§ Problem 1
According to the 2025 Social Security COLA article, what will the maximum taxable earnings subject to Social Security be in 2025?
§ Problem 2
Can you condense the paragraph of the 2025 Social Security COLA article that begins "For the average retiree" into a short list that keeps its main facts?
§ Problem 3
Reproduce the 2025 Social Security COLA article word for word between "The Social Security Administration also" and "from $168,600 in 2024.", inclusive.

---------- Excerpted passage

The Social Security Administration has announced there will be a 2.5 percent cost-of-living adjustment for 2025, marking a smaller increase than in recent years as inflation moderates.
The boost, unveiled on Thursday morning, covers nearly 68 million Social Security beneficiaries and an additional 7.5 million individuals receiving Supplemental Security Income.
As independent independent Social Security and Medicare policy analyst Mary Johnson told Barron's, the 2.5 percent increase aligns closely with the 20-year average of 2.6 percent.
Still, that might be cold comfort for retirees today, as it marks a relative decrease from the 2024 adjustment of 3.2 percent and a substantial slowdown from the 8.7 percent spike seen in 2023, which was driven by red-hot inflation.
The Social Security Administration also revealed that the maximum taxable earnings subject to Social Security will rise to $176,100 in 2025, up from $168,600 in 2024.
For the average retiree, the COLA translates to about $47 more per month, raising the typical monthly benefit to $1,872. However, a portion of that increase may be offset by rising Medicare costs. The Centers for Medicare and Medicaid Services is expected to increase the standard Medicare Part B premium to $185 per month, up from $174.70 in 2024. Since premiums are often deducted directly from Social Security payments, this increase will further pare back the net benefit for many retirees.
The COLA is determined annually by comparing inflation data from the third quarter of the current year to that of the previous year. The specific index used for this calculation, the Consumer Price Index for Urban Wage Earners and Clerical Workers (CPI-W), rose 2.2 percent over the past 12 months. In cases where no inflation is recorded, there is no COLA, a situation that last occurred in 2015.
The fact that the Social Security COLA is indexed against the pricing realities experienced by younger working adults has been another handicap for retirees, Johnson told InvestmentNews previously in August, as older Americans are likely to face higher medical costs along with the added burden of long-term care.

--------------------
---------- Material provided

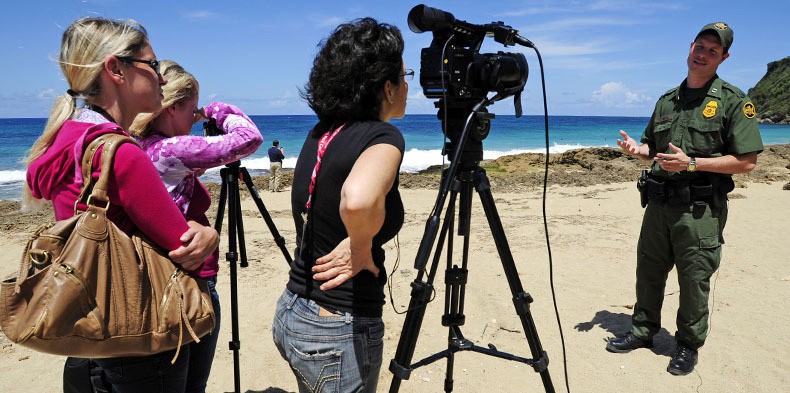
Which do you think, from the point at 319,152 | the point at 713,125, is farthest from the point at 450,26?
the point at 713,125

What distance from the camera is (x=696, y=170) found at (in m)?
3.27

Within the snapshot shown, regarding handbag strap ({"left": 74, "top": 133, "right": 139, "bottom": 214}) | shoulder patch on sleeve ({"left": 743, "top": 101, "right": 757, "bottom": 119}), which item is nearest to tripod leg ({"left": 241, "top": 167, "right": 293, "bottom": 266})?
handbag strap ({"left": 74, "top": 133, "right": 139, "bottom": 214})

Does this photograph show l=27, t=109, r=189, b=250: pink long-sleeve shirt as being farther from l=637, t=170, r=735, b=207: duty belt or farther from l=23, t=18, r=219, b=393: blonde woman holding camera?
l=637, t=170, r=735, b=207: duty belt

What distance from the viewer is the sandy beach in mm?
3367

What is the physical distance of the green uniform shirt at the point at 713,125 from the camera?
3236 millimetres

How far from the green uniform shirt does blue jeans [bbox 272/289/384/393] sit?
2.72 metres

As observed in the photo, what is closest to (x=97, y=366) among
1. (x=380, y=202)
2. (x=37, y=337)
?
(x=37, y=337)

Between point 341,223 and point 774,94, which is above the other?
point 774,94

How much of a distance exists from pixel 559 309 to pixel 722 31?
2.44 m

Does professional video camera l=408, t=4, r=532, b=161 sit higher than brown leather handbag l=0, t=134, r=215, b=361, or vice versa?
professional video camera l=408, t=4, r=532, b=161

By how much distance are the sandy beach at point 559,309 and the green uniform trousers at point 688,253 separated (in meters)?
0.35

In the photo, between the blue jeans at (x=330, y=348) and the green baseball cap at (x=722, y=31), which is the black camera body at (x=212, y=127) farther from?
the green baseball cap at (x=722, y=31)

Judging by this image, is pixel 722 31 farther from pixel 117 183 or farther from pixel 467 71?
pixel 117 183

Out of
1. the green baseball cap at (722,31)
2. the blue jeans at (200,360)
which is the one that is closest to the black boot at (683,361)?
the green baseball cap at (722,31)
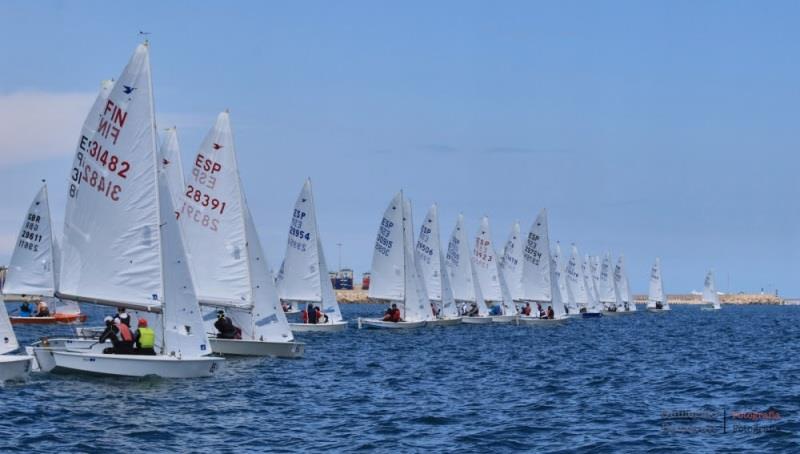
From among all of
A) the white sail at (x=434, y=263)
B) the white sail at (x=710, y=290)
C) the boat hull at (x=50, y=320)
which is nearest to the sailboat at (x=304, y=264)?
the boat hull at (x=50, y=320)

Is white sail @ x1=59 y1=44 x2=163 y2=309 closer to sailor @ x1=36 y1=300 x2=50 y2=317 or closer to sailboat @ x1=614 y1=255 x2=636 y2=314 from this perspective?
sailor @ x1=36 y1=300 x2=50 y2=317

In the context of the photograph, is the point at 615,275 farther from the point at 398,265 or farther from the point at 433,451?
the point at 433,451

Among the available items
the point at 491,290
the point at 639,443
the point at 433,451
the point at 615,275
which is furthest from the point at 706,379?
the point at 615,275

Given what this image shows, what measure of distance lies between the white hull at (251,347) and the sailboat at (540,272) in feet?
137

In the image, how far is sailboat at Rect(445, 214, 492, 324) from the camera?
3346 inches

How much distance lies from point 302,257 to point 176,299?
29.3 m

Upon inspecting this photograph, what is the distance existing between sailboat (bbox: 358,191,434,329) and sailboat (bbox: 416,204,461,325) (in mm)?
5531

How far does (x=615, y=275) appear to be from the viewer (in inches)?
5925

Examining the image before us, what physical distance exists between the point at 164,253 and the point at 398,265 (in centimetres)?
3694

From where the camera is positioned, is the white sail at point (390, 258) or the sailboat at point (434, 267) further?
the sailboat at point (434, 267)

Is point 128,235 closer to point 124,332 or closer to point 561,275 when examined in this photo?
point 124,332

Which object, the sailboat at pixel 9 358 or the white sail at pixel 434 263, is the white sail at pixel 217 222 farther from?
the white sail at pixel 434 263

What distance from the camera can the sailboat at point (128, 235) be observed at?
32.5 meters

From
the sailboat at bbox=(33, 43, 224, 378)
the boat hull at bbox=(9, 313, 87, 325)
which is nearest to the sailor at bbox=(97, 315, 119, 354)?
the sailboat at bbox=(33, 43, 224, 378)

--------------------

§ Output 1
$176,100, up from $168,600 in 2024.

§ Output 2
- The COLA adds about $47 a month for the average retiree, raising the typical monthly benefit to $1,872.
- Rising Medicare costs may offset part of that increase.
- The standard Medicare Part B premium is expected to rise to $185 a month, up from $174.70 in 2024.
- Because premiums are often deducted directly from Social Security payments, the higher premium will reduce many retirees' net benefit.

§ Output 3
The Social Security Administration also revealed that the maximum taxable earnings subject to Social Security will rise to $176,100 in 2025, up from $168,600 in 2024.